Fabry Disease Symptoms’ Variability Goes Beyond Genetics, Report of 10 Cases Shows
Fabry disease patients who share the same genetic mutation in the GLA gene may experience different symptoms, a case report study has found.
The study, “Clinical Diversity in Patients with Anderson-Fabry Disease with the R301Q Mutation,” was published in Internal Medicine.
Fabry disease is a rare genetic disorder caused by mutations in the GLA gene — located on the X chromosome — that provides instructions for the production of an enzyme called alpha-galactosidase A (α-GAL A). These mutations typically affect the function of α-GAL A, leading to the accumulation of a type of fat called globotriaosylceramide (Gb3) in several tissues and organs.
As a result, Fabry disease patients may experience a wide range of symptoms, including burning sensation in the hands and feet, wart-like papules in the skin, decreased sweating, corneal opacities (cloudy cornea), and progressive vascular disease of the kidneys, heart, and central nervous system.
Importantly, previous studies have reported that individuals from the same family may experience different symptoms and varying degrees of disease severity, indicating that factors other than genetics may play a role in how the disease emerges.
In this case report study, Japanese investigators analyzed 10 cases of Fabry disease patients (three men and seven women) from five families who shared the same missense genetic mutation (single nucleotide mutation that alters protein composition) on exon six of the GLA gene, called R301Q. (Nucleotides are proteins’ building blocks and an exon is the protein-coding sequence of a gene.)
The clinical characteristics, alpha-galactosidase A activity and plasma levels of globotriaosylsphingosine (a molecule similar to Gb3, Lyso-Gb3) were assessed in all patients.
Although all 10 patients shared a few core clinical features, including cardiomyopathy (heart disease) and kidney disease, the degree of variability in their symptoms was substantial, especially considering they shared the same genetic mutation.

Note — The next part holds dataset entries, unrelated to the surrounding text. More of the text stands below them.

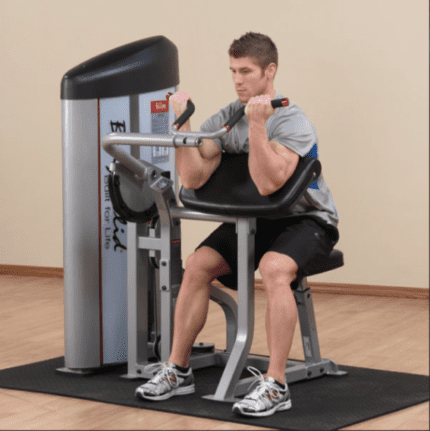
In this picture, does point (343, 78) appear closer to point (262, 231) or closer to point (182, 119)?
point (262, 231)

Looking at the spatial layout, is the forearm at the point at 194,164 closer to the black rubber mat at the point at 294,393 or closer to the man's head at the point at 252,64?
the man's head at the point at 252,64

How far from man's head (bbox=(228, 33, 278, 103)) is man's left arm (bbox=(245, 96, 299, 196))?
19 centimetres

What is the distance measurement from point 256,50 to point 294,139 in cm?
30

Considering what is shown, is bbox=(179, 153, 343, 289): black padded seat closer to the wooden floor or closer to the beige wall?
the wooden floor

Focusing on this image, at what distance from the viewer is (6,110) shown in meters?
5.59

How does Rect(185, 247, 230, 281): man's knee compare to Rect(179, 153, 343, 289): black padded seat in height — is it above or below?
below

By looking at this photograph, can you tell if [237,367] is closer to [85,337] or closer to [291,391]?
[291,391]

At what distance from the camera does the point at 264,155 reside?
2.68 meters

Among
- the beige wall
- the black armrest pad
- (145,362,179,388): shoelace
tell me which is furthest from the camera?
the beige wall

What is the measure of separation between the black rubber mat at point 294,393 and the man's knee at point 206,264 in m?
0.38

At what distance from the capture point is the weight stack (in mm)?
3230

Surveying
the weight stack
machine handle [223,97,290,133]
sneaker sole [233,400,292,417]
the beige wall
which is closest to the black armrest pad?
machine handle [223,97,290,133]

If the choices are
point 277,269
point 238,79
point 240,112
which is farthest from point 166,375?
point 238,79

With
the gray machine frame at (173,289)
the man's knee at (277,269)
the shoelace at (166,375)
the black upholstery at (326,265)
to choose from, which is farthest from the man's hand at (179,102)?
the shoelace at (166,375)
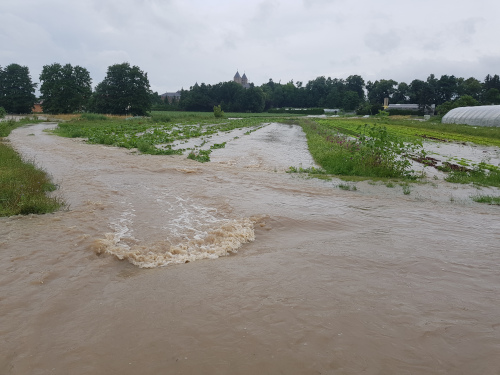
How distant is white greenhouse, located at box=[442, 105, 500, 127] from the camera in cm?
3462

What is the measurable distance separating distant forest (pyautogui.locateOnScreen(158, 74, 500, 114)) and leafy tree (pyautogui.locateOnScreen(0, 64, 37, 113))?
31622mm

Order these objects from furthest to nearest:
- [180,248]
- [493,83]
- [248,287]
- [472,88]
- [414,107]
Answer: [414,107]
[493,83]
[472,88]
[180,248]
[248,287]

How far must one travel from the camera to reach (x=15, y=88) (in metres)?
66.4

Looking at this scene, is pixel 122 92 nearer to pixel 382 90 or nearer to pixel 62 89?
pixel 62 89

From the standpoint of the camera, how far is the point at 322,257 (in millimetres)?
5367

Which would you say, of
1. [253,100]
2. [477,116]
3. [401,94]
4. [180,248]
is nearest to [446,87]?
[401,94]

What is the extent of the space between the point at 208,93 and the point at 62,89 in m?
42.2

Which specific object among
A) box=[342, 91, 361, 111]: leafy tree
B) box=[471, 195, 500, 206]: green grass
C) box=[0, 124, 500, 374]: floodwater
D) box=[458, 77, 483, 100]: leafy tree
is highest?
box=[458, 77, 483, 100]: leafy tree

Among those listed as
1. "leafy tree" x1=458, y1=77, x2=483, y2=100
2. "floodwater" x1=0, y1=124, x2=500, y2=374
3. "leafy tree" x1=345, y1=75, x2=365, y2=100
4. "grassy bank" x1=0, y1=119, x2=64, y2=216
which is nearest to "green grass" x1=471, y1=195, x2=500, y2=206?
"floodwater" x1=0, y1=124, x2=500, y2=374

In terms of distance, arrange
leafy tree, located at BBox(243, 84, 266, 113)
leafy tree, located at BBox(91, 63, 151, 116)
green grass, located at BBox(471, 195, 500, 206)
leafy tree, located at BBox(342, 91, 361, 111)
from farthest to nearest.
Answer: leafy tree, located at BBox(243, 84, 266, 113), leafy tree, located at BBox(342, 91, 361, 111), leafy tree, located at BBox(91, 63, 151, 116), green grass, located at BBox(471, 195, 500, 206)

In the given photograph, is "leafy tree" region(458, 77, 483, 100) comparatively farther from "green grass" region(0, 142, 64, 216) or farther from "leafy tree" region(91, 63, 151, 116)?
"green grass" region(0, 142, 64, 216)

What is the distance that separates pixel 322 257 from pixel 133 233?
319 centimetres

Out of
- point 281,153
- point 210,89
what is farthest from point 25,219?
point 210,89

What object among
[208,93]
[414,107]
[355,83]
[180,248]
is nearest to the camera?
[180,248]
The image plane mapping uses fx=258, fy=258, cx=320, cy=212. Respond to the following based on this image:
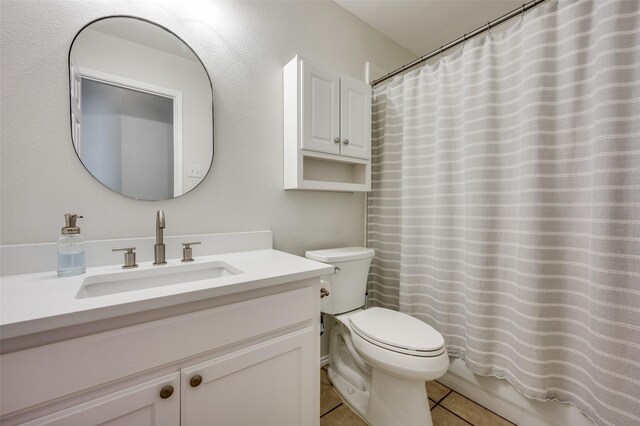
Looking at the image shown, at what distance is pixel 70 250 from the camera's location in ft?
2.78

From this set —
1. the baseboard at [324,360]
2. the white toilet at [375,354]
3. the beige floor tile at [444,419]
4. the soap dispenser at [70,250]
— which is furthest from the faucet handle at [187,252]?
the beige floor tile at [444,419]

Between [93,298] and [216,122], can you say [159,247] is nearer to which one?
[93,298]

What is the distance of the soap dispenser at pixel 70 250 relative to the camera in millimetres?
831

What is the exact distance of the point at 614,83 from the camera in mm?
916

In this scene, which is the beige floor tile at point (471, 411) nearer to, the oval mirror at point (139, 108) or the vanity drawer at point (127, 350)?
the vanity drawer at point (127, 350)

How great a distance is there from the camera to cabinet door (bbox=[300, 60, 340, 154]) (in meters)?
1.37

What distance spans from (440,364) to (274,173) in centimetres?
117

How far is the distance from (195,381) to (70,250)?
2.00ft

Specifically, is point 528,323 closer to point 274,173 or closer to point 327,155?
point 327,155

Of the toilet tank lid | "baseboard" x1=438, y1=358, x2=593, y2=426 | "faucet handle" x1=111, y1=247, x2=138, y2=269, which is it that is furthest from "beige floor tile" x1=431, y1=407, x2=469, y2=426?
"faucet handle" x1=111, y1=247, x2=138, y2=269

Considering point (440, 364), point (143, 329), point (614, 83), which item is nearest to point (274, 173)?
point (143, 329)

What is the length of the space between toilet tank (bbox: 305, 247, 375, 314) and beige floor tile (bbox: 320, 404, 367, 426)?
1.57 feet

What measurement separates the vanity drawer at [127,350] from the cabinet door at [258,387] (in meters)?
0.05

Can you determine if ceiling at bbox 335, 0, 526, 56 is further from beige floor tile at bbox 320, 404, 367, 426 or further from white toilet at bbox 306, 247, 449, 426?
beige floor tile at bbox 320, 404, 367, 426
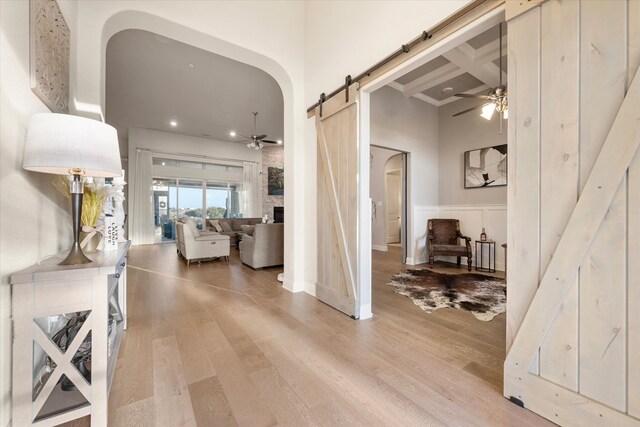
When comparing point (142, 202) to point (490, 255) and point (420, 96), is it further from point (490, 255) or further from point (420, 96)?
point (490, 255)

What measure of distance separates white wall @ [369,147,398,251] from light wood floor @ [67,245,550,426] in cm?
393

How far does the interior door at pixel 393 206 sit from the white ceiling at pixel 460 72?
363cm

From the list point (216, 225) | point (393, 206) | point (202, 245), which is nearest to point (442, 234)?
point (393, 206)

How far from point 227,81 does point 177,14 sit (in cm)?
267

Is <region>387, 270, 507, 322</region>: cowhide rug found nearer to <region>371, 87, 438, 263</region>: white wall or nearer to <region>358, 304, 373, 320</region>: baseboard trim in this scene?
<region>358, 304, 373, 320</region>: baseboard trim

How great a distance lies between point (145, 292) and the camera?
11.2 feet

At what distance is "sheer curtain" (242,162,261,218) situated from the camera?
395 inches

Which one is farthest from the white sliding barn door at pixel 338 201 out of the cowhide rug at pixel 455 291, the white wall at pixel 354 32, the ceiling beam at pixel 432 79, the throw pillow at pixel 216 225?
the throw pillow at pixel 216 225

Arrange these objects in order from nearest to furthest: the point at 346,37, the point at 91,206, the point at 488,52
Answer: the point at 91,206
the point at 346,37
the point at 488,52

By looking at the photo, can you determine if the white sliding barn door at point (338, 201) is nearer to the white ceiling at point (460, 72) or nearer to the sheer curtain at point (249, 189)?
the white ceiling at point (460, 72)

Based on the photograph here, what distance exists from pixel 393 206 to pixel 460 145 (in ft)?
12.7

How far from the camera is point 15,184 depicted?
1168 mm

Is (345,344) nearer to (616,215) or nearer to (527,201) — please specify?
(527,201)

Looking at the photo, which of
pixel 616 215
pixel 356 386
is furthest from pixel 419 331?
pixel 616 215
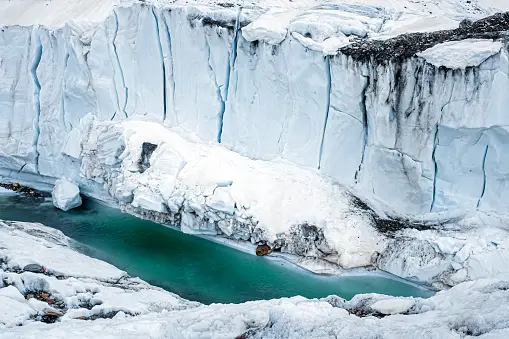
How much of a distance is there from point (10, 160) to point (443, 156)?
8552mm

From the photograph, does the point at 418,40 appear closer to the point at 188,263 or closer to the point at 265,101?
the point at 265,101

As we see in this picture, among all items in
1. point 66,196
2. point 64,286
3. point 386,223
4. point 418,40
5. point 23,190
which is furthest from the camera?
point 23,190

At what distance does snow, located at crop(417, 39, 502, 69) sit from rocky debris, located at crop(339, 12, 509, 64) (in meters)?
0.17

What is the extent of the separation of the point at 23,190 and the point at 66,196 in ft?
5.25

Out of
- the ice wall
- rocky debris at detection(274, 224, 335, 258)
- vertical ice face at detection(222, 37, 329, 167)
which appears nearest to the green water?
rocky debris at detection(274, 224, 335, 258)

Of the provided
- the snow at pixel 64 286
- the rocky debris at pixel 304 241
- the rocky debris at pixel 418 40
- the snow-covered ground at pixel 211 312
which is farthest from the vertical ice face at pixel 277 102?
the snow-covered ground at pixel 211 312

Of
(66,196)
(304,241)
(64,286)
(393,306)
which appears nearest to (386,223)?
(304,241)

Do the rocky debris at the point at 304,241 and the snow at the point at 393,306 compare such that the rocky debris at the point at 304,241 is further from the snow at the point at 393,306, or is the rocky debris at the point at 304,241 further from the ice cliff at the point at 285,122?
the snow at the point at 393,306

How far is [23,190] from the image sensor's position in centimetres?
1188

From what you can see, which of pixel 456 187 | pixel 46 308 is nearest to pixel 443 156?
pixel 456 187

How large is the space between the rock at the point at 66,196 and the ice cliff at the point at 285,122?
0.31 m

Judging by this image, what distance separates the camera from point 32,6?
1276 cm

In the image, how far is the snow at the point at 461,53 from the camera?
777 centimetres

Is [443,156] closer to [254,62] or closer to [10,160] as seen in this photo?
[254,62]
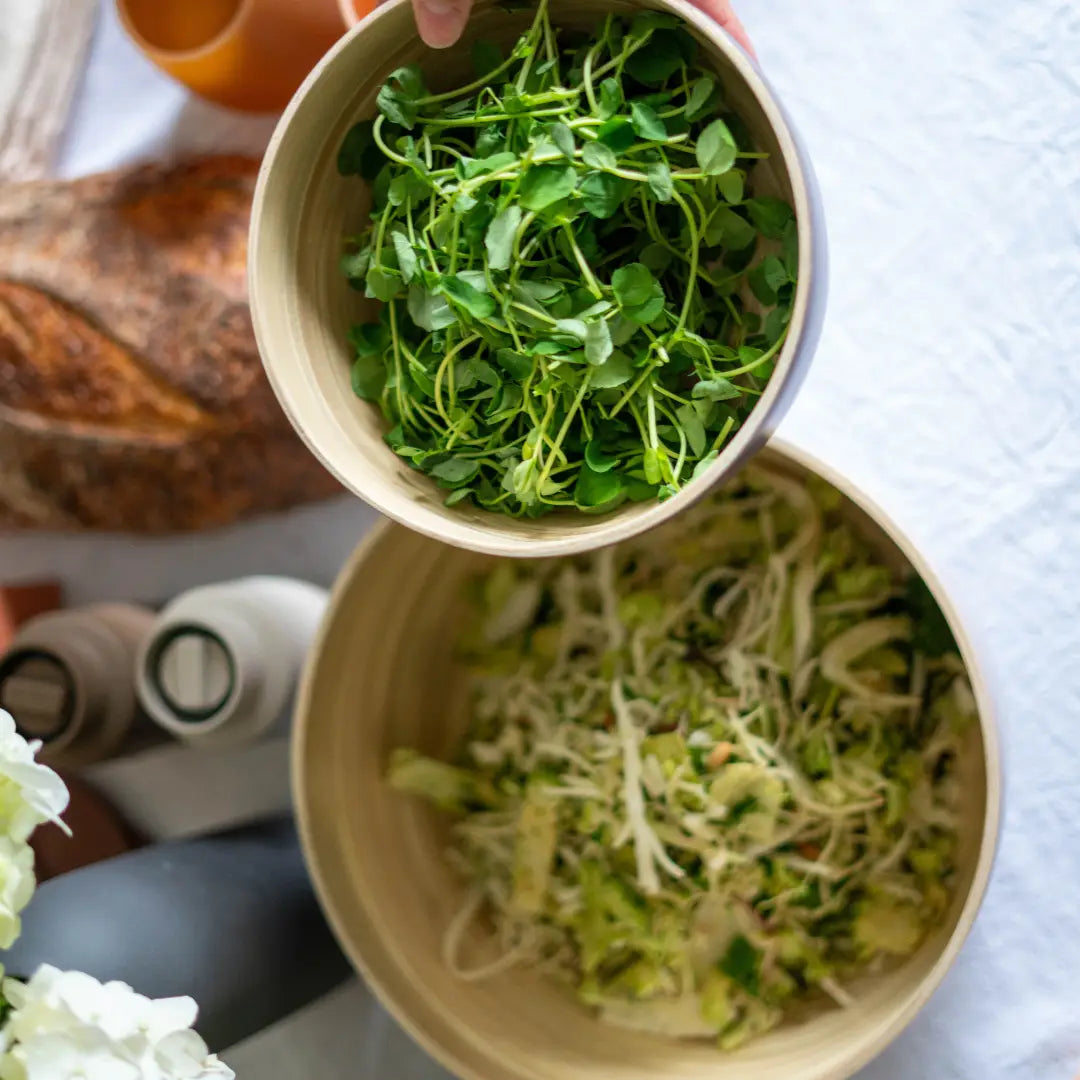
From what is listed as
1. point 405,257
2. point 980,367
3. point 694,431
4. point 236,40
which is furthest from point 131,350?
point 980,367

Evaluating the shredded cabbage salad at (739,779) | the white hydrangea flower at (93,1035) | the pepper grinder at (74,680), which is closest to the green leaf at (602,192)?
the shredded cabbage salad at (739,779)

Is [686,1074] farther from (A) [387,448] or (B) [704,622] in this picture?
(A) [387,448]

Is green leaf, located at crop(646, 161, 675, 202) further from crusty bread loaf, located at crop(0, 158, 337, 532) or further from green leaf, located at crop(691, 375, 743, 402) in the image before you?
crusty bread loaf, located at crop(0, 158, 337, 532)

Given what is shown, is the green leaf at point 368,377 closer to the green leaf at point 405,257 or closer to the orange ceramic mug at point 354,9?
the green leaf at point 405,257

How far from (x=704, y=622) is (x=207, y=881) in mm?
343

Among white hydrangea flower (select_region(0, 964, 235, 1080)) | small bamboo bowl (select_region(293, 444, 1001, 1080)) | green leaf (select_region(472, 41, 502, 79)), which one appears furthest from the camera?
small bamboo bowl (select_region(293, 444, 1001, 1080))

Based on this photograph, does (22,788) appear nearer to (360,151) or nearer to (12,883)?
(12,883)

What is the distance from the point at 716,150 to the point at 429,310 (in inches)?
5.6

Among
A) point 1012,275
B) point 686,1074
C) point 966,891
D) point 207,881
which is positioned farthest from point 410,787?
point 1012,275

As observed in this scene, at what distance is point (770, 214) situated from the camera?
0.50 meters

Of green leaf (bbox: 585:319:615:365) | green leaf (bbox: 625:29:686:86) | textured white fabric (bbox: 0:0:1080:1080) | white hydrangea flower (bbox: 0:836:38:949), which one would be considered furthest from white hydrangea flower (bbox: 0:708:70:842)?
textured white fabric (bbox: 0:0:1080:1080)

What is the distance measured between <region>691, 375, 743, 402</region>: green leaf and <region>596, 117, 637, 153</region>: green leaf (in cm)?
10

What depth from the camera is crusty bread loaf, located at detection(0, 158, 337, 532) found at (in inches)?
29.2

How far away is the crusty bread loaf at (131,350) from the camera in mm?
741
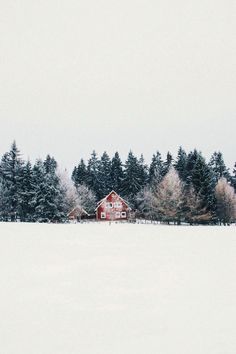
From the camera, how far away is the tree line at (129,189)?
193 feet

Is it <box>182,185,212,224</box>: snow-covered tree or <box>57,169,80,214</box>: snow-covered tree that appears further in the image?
<box>57,169,80,214</box>: snow-covered tree

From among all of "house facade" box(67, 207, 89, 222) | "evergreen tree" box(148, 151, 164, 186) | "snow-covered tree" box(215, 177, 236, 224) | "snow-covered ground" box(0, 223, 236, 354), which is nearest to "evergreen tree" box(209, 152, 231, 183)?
"evergreen tree" box(148, 151, 164, 186)

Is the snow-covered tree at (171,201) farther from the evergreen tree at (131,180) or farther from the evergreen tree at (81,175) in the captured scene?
the evergreen tree at (81,175)

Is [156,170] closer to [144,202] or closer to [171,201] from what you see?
[144,202]

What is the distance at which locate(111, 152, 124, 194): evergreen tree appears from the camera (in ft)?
282

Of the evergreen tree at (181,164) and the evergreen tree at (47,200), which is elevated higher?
the evergreen tree at (181,164)

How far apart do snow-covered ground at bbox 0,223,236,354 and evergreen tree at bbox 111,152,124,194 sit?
7042 cm

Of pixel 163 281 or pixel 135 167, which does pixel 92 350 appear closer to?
pixel 163 281

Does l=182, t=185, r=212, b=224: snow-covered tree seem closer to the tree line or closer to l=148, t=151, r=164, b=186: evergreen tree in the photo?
the tree line

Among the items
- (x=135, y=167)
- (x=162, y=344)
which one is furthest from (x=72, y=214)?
(x=162, y=344)

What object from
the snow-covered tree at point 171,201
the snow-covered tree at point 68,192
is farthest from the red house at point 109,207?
the snow-covered tree at point 171,201

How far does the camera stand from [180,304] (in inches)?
346

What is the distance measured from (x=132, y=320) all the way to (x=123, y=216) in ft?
240

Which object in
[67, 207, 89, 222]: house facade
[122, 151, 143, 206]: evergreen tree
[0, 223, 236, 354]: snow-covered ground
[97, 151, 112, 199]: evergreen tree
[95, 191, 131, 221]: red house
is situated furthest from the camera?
[97, 151, 112, 199]: evergreen tree
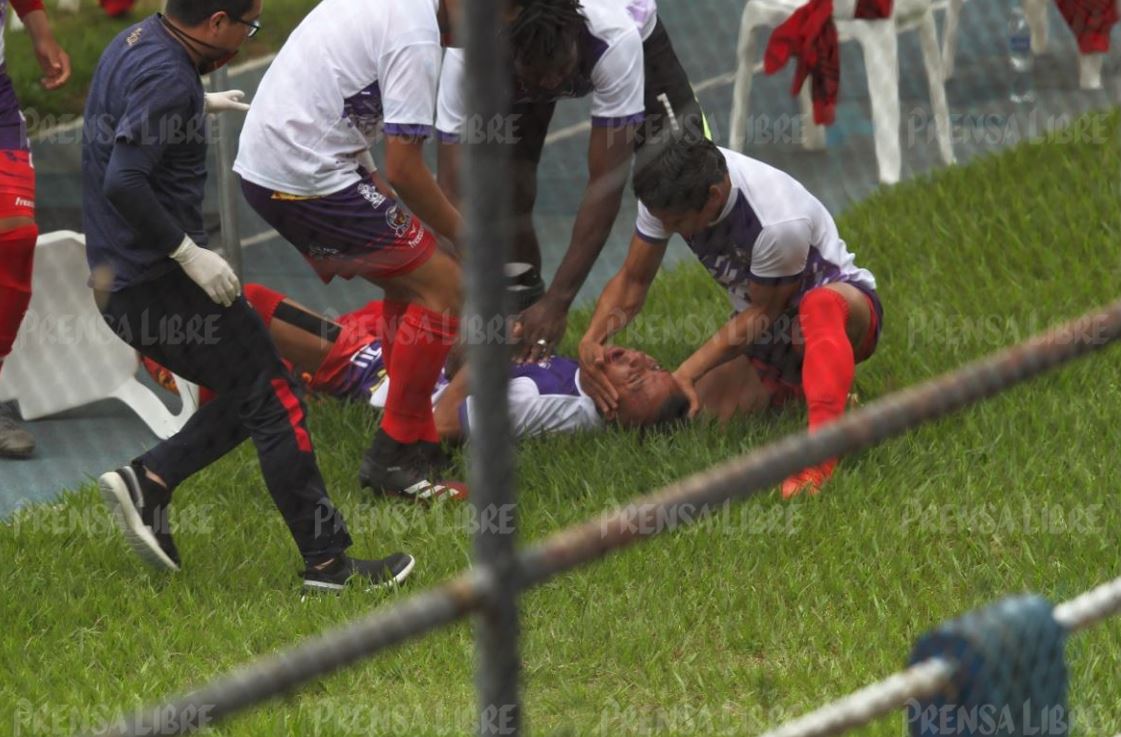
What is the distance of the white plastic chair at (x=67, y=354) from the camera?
586 cm

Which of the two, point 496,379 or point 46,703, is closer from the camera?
point 496,379

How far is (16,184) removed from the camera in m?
4.95

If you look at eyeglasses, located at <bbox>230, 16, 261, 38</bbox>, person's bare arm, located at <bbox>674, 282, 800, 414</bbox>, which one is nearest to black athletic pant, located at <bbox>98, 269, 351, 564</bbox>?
eyeglasses, located at <bbox>230, 16, 261, 38</bbox>

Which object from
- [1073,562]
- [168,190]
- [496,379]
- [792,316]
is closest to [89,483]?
[168,190]

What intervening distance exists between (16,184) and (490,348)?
150 inches

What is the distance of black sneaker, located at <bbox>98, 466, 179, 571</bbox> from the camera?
4.27m

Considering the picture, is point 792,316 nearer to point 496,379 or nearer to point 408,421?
point 408,421

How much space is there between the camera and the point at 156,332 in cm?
417

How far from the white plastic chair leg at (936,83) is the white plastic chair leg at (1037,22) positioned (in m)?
1.83

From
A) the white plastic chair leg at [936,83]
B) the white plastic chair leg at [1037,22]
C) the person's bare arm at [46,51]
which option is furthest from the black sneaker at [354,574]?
the white plastic chair leg at [1037,22]

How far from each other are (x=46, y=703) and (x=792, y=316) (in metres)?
2.58

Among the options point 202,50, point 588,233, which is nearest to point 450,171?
point 588,233

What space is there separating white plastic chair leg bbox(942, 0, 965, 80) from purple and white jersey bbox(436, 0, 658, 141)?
4374 millimetres

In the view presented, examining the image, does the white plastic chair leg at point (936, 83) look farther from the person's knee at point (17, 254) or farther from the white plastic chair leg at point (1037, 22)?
the person's knee at point (17, 254)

“In general, male AFD [Anderson-Fabry disease] patients with complete deficiency of α-GAL A activity (classical type) show severe symptoms, whereas female patients with residual α-GAL A activity show symptoms restricted to the heart or kidney, even at a relatively old age,” researchers wrote.
One of the explanations proposed by researchers is epigenetics, which is change in organisms brought about by modification of gene expression, rather than by alteration of the genetic code in the form of DNA. For example, one may be born with a capacity to be tall; however if that child is undernourished he or she  likely will not grow as much as genes would allow.
Of note, gene expression is the process by which information in a gene is synthesized to create a working product, such as a protein.
“Epigenetic changes should be considered in order to explain the phenotypic [disease symptoms] diversities among patients with the same mutations. In addition, acquired factors, such as hypertension [high blood pressure], diabetes mellitus, and obesity, may contribute to the clinical manifestations of AFD,” they added.
“Future studies in a larger number of patients are needed to elucidate the factors relevant to the phenotypic variabilities in AFD patients,” researchers concluded.